We treat our cotton and soybean seeds in-house. Our corn and rice seeds come to the farm already treated by the supplier. The reason we treat seeds is to mitigate early season risk of disease and insects and to maximize yields. The practice of treating seeds is nothing new. According to a 2009 article that I read in Cotton Grower magazine, seed treatment dates back over 350 years. In 1670, a ship carrying wheat sank off the coast of Bristol, England. Since it sank close to the coastline, farmers tried to salvage the wheat. The farmers then decided to plant some of the wheat they salvaged because the quality was too poor to make flour. As the crop grew, they noticed that the fields planted with wheat from the sunken ship had much less incidence of smut, a wheat disease. Going forward, it became a common practice for the farmers in that area to treat grain seed with freshwater and salt, lye or even urine.
Since then, seed treating technology has come a long way from salt water and urine. For us and others in the mid-South, seed treatment has become a standard practice because our mild winters and long growing seasons lead to considerably more pest pressure. Each year, as we choose our crop mix, we also decide what products are needed to protect our seeds from disease and insects and allow them to grow to their full potential.
Untreated soybean seed (left) and treated soybean seed (right) Photo Credit: Willard Jack
Seed treatments are made up of a combination of ingredients to protect the seeds. Common ingredients include fungicides, insecticides and additives. Each ingredient has the purpose of either protecting the seed or maximizing the potential of the seed. For example, fungicides protect seeds from fungal diseases, and insecticides defend against below-ground insects and provide seedlings with early protection from above-ground insects. Additives help to give the seed a head start in the early crop season. For example, we treat our soybeans with Vitalis, an inoculant additive that adds bacteria to the seed to increase the uptake of nitrogen from the air. Our soybeans are also treated with one insecticide and three fungicides, in addition to the inoculant. Treating our seeds with the right “recipe” of ingredients will grow a healthy, higher-yielding crop that uses soil nutrients efficiently.
In our warehouse, we store our seed and crop protection products. Our warehouse also stores our seed treater. Prior to planting, we feed the untreated seeds through our seed treater, which applies the specific recipe of fungicides, insecticides and additives that we have chosen for that particular seed variety. The seed treatment ingredients are sprayed onto the outer layer of the seed. When complete, the seed will be coated in the treatment.
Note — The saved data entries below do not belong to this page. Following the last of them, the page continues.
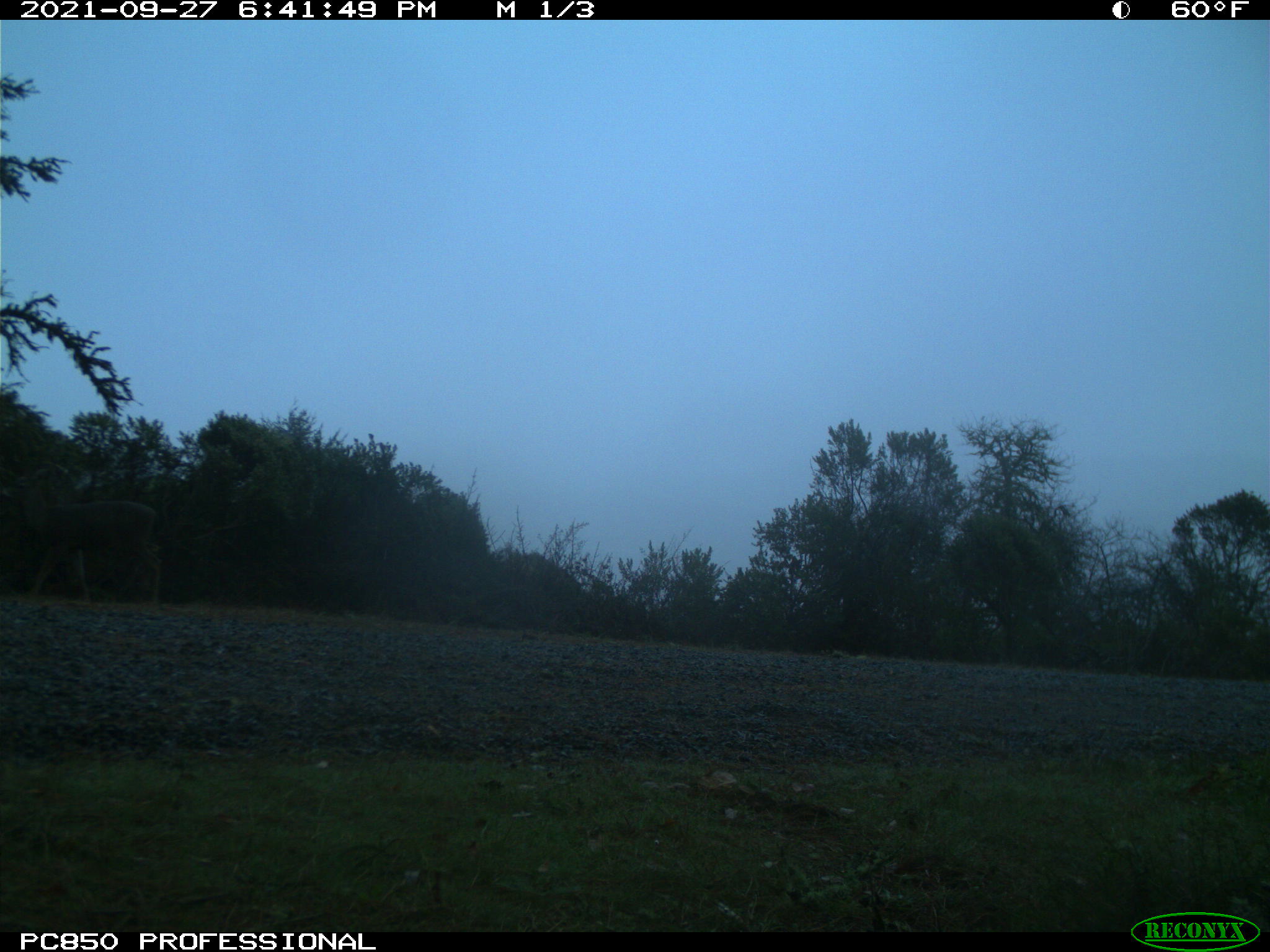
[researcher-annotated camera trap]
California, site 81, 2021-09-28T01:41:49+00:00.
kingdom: Animalia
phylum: Chordata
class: Mammalia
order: Artiodactyla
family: Cervidae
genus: Odocoileus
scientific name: Odocoileus hemionus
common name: mule deer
Mule deer (Odocoileus hemionus).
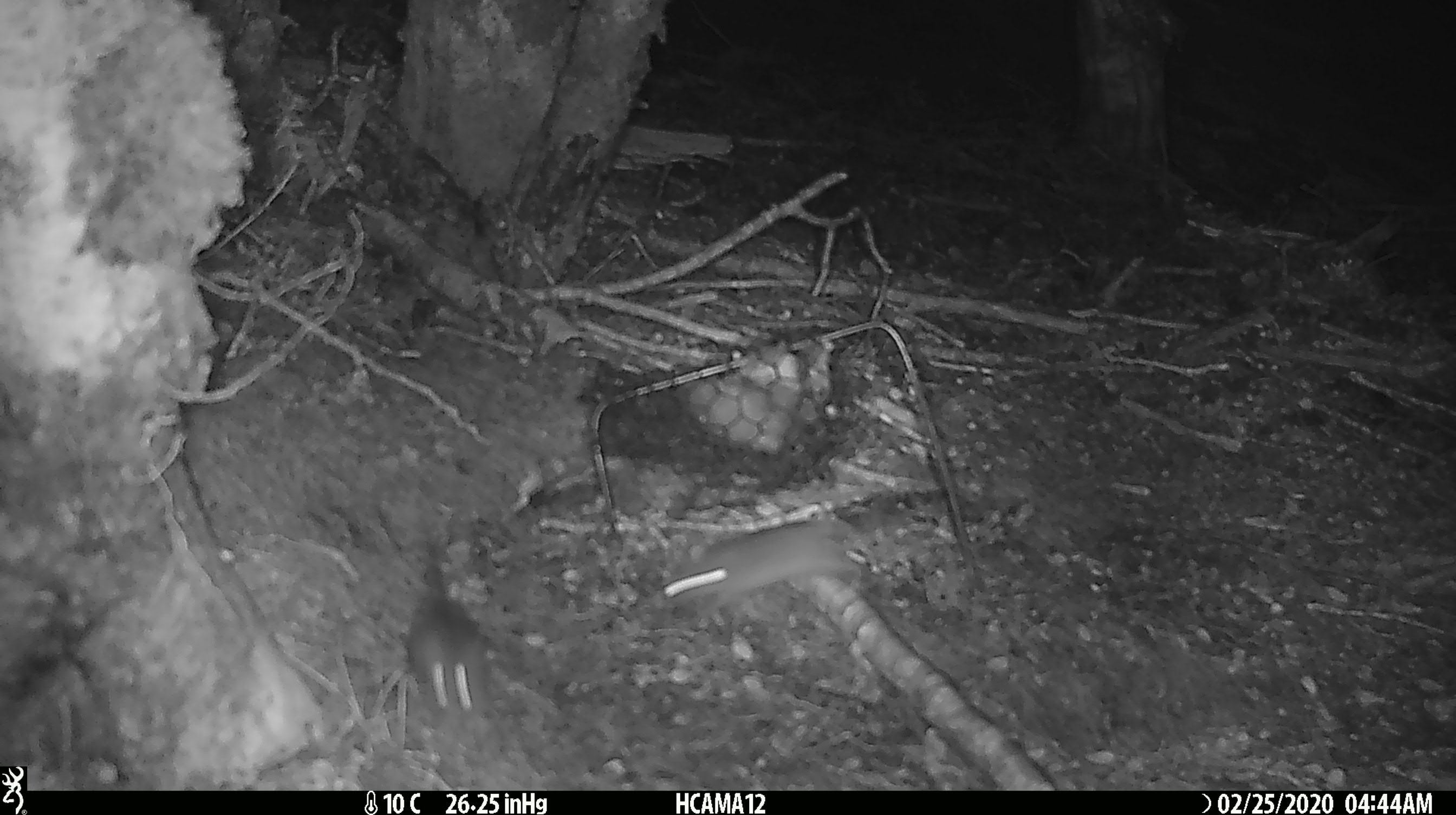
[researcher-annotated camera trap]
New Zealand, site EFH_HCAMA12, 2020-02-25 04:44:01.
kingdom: Animalia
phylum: Chordata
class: Mammalia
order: Rodentia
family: Muridae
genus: Mus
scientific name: Mus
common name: mouse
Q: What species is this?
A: Mouse (Mus).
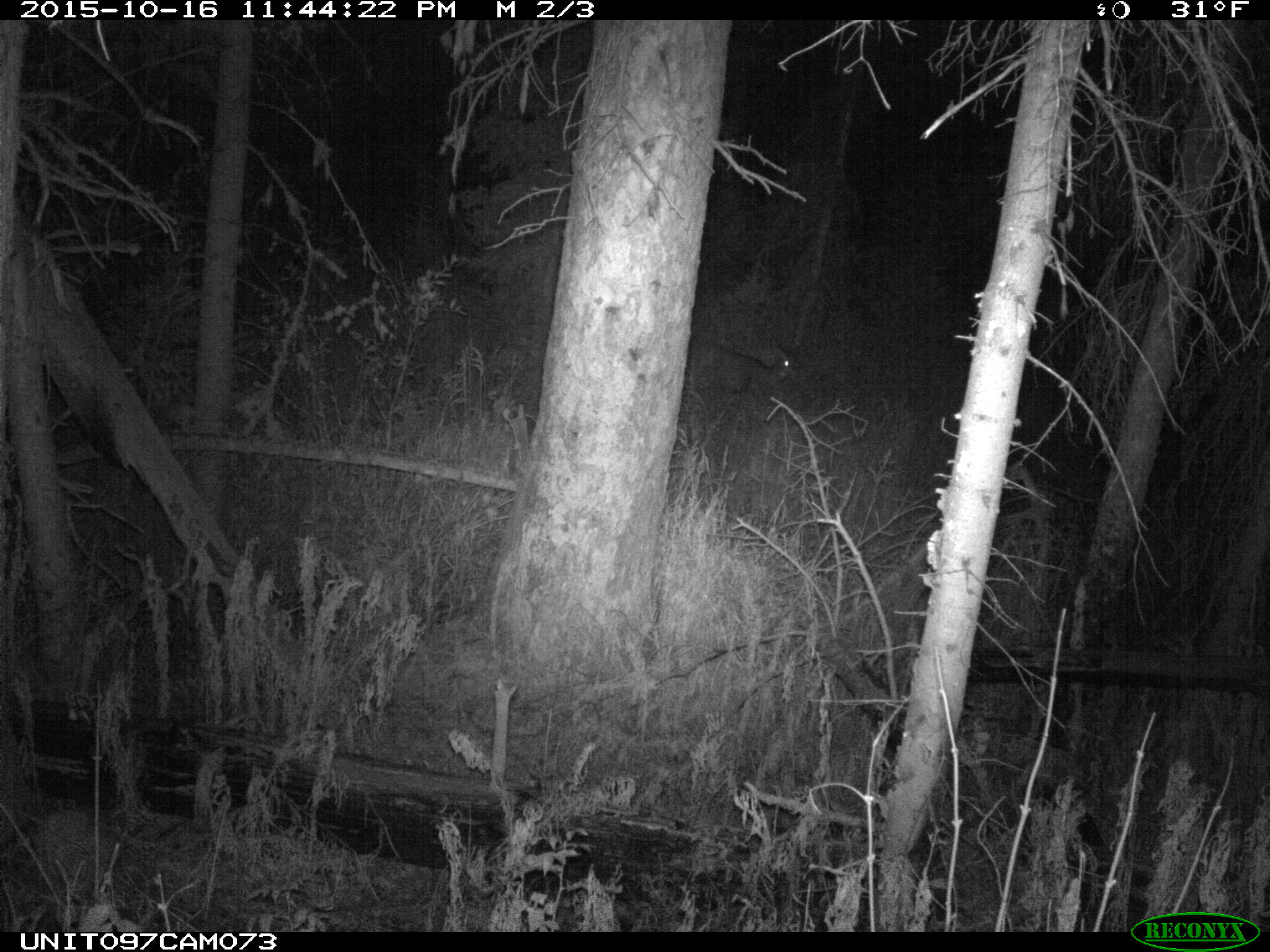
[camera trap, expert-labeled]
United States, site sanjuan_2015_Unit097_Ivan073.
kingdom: Animalia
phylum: Chordata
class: Mammalia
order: Artiodactyla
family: Cervidae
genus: Odocoileus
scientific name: Odocoileus hemionus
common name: mule deer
Odocoileus hemionus (mule deer).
The treatment will be visible to the eye by the colorant in the treatment.
The colorant is required by law so that it is obvious if a seed has been treated or is untreated. The bright color reminds our employees that they are handling treated seed and should use proper personal protective equipment, or PPE, such as gloves and a long-sleeve shirt. Also, the colorant makes other end users aware that the seed has been treated to be planted in the ground and cannot be used as feed.
In conclusion, seed treatments are just our first line of defense to threats to our seeds’ growth potential. They set the foundation for our plants to grow. Six to eight weeks post-plant, conventional seed treatments break down and dilute. By the time the plant reaches maturity and is ready for harvest, the seed treatments are in most cases no longer detectable within the plant.
Willard Jack (center) is a farmer from Belzoni, Mississippi, and actively served on the American Soybean Association Board of Directors from 2015 to early 2022. Jack is a first-generation farmer who moved from Canada to the United States in 1979. He and his family grow soybeans, cotton, rice, corn and wheat. He runs Willard Jack Trucking and is chairman of the board for Silent Shade Planting Co., a 12,000-acre irrigated operation.